==== Records for this exercise ====

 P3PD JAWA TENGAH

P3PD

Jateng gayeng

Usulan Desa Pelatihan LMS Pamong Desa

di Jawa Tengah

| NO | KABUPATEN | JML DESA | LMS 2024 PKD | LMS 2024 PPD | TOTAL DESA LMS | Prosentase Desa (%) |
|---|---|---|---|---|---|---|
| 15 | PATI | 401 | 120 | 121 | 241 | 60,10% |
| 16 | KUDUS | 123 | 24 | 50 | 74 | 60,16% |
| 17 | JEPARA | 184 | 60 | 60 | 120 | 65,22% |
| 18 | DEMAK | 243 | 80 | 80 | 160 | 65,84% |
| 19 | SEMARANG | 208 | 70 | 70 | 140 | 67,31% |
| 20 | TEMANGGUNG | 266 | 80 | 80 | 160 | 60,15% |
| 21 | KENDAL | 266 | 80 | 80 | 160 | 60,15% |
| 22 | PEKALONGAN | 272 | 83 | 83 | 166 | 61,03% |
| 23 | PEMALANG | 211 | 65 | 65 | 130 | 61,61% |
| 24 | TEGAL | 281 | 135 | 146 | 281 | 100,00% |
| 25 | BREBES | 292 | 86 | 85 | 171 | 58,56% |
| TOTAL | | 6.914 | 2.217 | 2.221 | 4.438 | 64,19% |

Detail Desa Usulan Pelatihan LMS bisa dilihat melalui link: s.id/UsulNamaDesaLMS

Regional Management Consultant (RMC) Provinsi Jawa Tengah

====

Exercise goal:
Your answer should consist of the lines from the line with "di Jawa Tengah" through the last line of the data, set down exactly, both included.

Problem solution:
di Jawa Tengah

| NO | KABUPATEN | JML DESA | LMS 2024 PKD | LMS 2024 PPD | TOTAL DESA LMS | Prosentase Desa (%) |
|---|---|---|---|---|---|---|
| 15 | PATI | 401 | 120 | 121 | 241 | 60,10% |
| 16 | KUDUS | 123 | 24 | 50 | 74 | 60,16% |
| 17 | JEPARA | 184 | 60 | 60 | 120 | 65,22% |
| 18 | DEMAK | 243 | 80 | 80 | 160 | 65,84% |
| 19 | SEMARANG | 208 | 70 | 70 | 140 | 67,31% |
| 20 | TEMANGGUNG | 266 | 80 | 80 | 160 | 60,15% |
| 21 | KENDAL | 266 | 80 | 80 | 160 | 60,15% |
| 22 | PEKALONGAN | 272 | 83 | 83 | 166 | 61,03% |
| 23 | PEMALANG | 211 | 65 | 65 | 130 | 61,61% |
| 24 | TEGAL | 281 | 135 | 146 | 281 | 100,00% |
| 25 | BREBES | 292 | 86 | 85 | 171 | 58,56% |
| TOTAL | | 6.914 | 2.217 | 2.221 | 4.438 | 64,19% |

Detail Desa Usulan Pelatihan LMS bisa dilihat melalui link: s.id/UsulNamaDesaLMS

Regional Management Consultant (RMC) Provinsi Jawa Tengah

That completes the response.